*Prompt:* Please reproduce the collaborative filtering notebook below word for word, from "- Different Similarity" to "data more closely.".

The Notebook is a sneak peak in Collaborative Filtering Implementation where the implicit assumption is users who have interacted with similar courses are similar. The implementation uses the Surprise Library for finding K Nearest Neighbors(Lazy evaluation). There are many variations worth experimenting in this approach. For example, we can experiment with:

- Different algorithms (other nearest neighbor algorithms, Matrix Factorization, Neural Network)
- Different Similarity measures
- Number of nearest neighbors to consider
- Minimum number of course view overlap
- Rescaling the view time
- The distrubution of the target view time is bimodal and it may be worth experimenting with different approaches to cater this particular aspect of data. 

Additionally, it may be worth experimenting with Neural Network implementations to see if it can learn the non-linear pattern in data more closely. 

When considering model evaluation, in implicit data scenarios one can look into rank metrics, such as those used in information retrieval settings. These include, for example, MAP@N, Precision@N, Recall@N and DCG. But as the data provided is implicit and there is nothing like rating, using the standard error metrics like MSE, MAE does not make sense. One can still generate a set of predicted values for the target, but those values are only meaningful in so far as they allow you to rank items to be recommended; the values themselves don't really matter. So using MSE in this case is a bit pointless! It is worth noting that the method is susceptible to weird results because of Sparsity problem

In [32]:
NUM_SIMILAR_USERS=10
RANDOM_STATE=101

In [33]:
import os
import sys
import heapq
import numpy as np
import pandas as pd

In [34]:
from sklearn.preprocessing import StandardScaler

In [35]:
from surprise import Dataset, KNNBasic, Reader

In [36]:
nb_dir = os.path.split(os.getcwd())[0]
if nb_dir not in sys.path:
    sys.path.append(nb_dir)

# Data Ingestion

In [37]:
from generator.data.data_utils import create_user_indices_from_user_handle
from generator.data.process_data import UserInterestDataProcessor
from paths import user_course_views_file

In [38]:
user_course_views_df=pd.read_csv(user_course_views_file)

In [39]:
user_interest_df=UserInterestDataProcessor.load_data()

In [40]:
user_course_views_df.head()

Unnamed: 0,user_handle,view_date,course_id,author_handle,level,view_time_seconds
0,1,2017-06-27,cpt-sp2010-web-designers-branding-intro,875,Beginner,3786
1,1,2017-06-28,cpt-sp2010-web-designers-branding-intro,875,Beginner,1098
2,1,2017-06-28,cpt-sp2010-web-designers-css,875,Intermediate,4406
3,1,2017-07-27,cpt-sp2010-web-designers-css,875,Intermediate,553
4,1,2017-09-12,aws-certified-solutions-architect-professional,281,Advanced,102


In [41]:
total_view_time_df=user_course_views_df.groupby(['user_handle', 'course_id']).agg({'view_time_seconds':'sum'}).reset_index()
total_view_time_df=total_view_time_df[total_view_time_df.view_time_seconds>0]

In [42]:
total_view_time_df.head()

Region labeling records:
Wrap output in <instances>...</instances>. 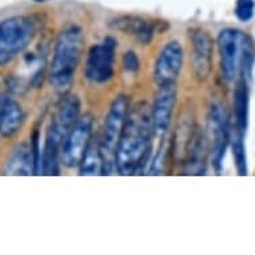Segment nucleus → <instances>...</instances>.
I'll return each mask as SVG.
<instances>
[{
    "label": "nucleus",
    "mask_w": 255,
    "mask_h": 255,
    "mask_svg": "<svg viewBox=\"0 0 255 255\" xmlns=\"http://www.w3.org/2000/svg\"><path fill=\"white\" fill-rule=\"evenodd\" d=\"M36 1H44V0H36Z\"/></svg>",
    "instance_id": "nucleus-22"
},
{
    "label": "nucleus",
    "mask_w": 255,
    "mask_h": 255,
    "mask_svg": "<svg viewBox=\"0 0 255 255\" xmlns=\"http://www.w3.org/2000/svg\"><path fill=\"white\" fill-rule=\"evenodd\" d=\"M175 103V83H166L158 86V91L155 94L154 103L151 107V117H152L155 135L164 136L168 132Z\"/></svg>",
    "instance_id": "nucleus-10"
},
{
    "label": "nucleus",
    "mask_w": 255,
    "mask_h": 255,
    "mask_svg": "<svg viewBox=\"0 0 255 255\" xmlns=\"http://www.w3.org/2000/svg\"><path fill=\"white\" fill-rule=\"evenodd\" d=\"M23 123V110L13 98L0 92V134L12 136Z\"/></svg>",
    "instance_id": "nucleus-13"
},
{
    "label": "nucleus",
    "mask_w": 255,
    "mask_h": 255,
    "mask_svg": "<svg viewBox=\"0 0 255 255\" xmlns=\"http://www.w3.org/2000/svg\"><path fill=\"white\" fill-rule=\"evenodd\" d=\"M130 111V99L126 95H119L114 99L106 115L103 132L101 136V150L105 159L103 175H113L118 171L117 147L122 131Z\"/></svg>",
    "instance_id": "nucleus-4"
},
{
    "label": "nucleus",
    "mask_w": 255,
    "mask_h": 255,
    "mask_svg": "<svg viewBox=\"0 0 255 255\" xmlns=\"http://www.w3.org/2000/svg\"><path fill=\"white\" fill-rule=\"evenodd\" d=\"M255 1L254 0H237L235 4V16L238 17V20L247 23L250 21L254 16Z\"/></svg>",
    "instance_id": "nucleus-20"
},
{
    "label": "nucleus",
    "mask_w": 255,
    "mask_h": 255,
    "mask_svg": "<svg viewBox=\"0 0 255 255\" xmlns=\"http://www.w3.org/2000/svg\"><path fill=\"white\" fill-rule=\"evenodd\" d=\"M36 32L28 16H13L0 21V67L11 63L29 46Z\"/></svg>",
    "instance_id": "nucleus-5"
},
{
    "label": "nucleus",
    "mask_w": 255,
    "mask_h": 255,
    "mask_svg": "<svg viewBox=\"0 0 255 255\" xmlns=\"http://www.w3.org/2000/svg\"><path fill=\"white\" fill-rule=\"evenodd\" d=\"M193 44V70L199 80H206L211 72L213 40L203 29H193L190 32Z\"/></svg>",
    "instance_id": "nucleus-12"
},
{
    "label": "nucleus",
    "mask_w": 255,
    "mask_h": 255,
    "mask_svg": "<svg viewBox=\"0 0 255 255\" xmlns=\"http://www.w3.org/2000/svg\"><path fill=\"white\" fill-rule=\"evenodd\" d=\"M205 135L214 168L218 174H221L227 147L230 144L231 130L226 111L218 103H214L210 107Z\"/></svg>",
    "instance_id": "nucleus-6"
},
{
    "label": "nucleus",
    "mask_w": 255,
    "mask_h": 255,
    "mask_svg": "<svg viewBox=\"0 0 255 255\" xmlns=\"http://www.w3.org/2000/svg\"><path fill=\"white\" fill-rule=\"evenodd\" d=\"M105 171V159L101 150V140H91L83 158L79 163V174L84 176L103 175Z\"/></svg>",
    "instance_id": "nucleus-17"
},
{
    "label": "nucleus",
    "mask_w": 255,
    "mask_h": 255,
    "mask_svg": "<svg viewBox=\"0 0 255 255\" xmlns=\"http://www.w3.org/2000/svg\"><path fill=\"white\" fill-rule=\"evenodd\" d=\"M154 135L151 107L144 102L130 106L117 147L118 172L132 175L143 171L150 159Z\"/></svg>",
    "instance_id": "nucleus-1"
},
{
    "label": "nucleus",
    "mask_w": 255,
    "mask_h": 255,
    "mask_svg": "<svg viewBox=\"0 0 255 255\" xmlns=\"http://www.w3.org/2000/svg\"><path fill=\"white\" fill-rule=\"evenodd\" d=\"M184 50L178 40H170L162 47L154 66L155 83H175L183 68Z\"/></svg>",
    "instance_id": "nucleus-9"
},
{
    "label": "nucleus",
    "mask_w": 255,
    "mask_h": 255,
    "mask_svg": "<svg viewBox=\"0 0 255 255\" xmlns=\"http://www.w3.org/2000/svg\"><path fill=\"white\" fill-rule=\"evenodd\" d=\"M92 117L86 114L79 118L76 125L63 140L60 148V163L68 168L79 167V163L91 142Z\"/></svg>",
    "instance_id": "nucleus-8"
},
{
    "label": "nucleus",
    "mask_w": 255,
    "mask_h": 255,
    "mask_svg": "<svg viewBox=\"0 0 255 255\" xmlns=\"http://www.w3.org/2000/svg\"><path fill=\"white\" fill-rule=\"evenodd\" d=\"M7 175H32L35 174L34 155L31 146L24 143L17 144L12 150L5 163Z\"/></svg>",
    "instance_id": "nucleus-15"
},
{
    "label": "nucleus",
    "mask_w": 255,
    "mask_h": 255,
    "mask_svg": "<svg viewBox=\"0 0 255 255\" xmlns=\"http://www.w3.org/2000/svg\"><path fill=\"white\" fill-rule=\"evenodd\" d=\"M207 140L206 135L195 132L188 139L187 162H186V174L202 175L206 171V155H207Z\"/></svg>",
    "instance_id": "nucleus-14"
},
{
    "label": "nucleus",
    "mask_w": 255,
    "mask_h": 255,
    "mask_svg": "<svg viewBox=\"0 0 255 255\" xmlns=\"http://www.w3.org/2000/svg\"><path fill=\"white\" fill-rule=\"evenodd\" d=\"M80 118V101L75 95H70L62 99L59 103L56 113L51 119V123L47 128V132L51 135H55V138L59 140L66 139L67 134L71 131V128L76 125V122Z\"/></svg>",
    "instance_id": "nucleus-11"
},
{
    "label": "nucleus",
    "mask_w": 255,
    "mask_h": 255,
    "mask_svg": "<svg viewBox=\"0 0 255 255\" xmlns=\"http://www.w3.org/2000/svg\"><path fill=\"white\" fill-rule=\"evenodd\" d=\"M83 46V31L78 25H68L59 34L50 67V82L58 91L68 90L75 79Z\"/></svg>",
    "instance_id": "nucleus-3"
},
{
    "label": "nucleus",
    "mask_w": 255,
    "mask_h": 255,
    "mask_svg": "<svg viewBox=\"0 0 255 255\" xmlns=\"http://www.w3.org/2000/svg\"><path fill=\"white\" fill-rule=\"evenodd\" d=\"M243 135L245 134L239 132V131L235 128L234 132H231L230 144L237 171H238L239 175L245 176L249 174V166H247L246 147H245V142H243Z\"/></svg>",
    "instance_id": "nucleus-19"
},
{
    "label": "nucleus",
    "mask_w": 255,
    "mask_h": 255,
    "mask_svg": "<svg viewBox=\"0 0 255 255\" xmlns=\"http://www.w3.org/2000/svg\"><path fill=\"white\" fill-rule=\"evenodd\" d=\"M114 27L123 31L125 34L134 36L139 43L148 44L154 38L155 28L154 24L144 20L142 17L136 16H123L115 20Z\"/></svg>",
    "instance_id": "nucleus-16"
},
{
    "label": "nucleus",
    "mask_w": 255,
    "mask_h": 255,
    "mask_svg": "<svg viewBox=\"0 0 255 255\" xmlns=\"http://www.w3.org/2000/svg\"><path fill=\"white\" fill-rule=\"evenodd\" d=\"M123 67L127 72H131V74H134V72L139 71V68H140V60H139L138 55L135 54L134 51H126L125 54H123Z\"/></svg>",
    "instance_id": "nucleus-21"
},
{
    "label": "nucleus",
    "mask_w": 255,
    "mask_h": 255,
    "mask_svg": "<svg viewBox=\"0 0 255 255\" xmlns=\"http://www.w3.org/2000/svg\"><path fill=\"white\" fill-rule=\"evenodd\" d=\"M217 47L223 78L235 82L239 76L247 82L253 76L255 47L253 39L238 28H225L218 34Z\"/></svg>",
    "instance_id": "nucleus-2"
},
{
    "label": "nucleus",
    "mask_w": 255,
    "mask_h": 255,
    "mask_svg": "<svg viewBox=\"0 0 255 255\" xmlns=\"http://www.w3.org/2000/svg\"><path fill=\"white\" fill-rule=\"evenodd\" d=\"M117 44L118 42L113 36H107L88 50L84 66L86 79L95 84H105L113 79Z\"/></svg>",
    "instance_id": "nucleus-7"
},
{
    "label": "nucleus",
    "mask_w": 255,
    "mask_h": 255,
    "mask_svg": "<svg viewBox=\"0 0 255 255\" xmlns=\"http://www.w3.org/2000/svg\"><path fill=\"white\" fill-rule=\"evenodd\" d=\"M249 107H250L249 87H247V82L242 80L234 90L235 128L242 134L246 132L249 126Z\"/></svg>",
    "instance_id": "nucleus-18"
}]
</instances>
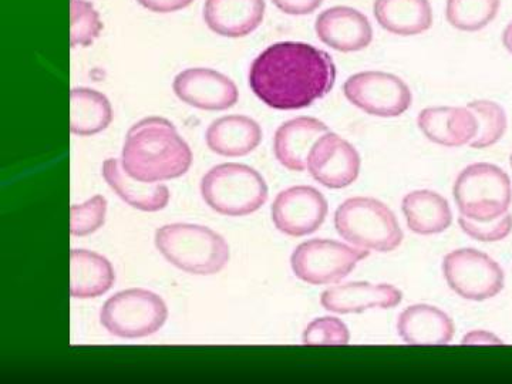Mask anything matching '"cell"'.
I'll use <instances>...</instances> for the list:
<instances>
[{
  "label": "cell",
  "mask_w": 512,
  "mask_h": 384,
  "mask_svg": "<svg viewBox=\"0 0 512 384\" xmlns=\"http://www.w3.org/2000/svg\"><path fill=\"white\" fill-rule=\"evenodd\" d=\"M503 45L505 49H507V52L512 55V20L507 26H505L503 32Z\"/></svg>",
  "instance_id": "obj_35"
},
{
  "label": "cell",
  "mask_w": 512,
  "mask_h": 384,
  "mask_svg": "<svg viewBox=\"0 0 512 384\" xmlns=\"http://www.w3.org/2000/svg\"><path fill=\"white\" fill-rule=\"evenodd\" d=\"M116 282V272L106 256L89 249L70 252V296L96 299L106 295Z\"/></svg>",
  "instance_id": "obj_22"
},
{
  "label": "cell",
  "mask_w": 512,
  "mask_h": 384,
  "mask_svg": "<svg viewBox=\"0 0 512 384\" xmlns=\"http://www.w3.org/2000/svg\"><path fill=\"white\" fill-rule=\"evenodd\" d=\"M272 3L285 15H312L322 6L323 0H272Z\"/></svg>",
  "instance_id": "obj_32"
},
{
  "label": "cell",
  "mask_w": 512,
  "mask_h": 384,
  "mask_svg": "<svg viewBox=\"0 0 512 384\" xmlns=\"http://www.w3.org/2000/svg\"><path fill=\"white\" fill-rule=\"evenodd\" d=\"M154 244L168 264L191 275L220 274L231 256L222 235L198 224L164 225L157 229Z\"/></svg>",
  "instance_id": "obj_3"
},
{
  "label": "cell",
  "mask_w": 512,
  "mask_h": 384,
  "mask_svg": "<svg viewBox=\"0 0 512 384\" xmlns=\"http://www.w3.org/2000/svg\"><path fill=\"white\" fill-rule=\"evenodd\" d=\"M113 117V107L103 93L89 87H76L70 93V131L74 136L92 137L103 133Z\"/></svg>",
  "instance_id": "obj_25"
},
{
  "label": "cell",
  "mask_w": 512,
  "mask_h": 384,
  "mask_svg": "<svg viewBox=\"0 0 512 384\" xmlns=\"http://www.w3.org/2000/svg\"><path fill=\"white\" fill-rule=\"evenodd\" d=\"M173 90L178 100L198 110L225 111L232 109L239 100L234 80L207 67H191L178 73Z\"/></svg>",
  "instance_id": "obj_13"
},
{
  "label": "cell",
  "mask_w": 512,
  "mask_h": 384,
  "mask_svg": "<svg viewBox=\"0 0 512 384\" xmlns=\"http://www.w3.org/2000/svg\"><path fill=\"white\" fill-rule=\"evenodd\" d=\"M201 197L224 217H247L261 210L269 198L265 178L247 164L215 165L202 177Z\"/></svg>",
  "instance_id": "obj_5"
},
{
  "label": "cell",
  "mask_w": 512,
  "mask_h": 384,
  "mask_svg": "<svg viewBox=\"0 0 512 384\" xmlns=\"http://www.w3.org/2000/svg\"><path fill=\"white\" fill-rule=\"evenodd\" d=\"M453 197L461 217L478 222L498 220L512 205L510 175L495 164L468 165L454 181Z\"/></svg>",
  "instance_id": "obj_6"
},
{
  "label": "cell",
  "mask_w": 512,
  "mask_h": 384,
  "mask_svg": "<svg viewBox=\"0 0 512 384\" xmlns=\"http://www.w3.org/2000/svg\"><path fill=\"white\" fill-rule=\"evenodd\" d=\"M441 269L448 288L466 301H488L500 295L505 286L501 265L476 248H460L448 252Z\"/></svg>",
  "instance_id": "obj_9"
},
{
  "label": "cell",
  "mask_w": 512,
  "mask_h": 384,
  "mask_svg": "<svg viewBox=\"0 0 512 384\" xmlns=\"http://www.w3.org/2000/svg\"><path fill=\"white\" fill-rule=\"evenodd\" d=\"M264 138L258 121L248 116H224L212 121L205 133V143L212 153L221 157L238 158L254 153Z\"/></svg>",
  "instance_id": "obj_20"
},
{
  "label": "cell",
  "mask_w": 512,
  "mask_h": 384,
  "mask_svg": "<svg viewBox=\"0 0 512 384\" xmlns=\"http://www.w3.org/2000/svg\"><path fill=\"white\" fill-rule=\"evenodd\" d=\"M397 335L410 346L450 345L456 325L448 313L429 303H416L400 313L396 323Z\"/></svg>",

*Full answer:*
- Different Similarity measures
- Number of nearest neighbors to consider
- Minimum number of course view overlap
- Rescaling the view time
- The distrubution of the target view time is bimodal and it may be worth experimenting with different approaches to cater this particular aspect of data. 

Additionally, it may be worth experimenting with Neural Network implementations to see if it can learn the non-linear pattern in data more closely.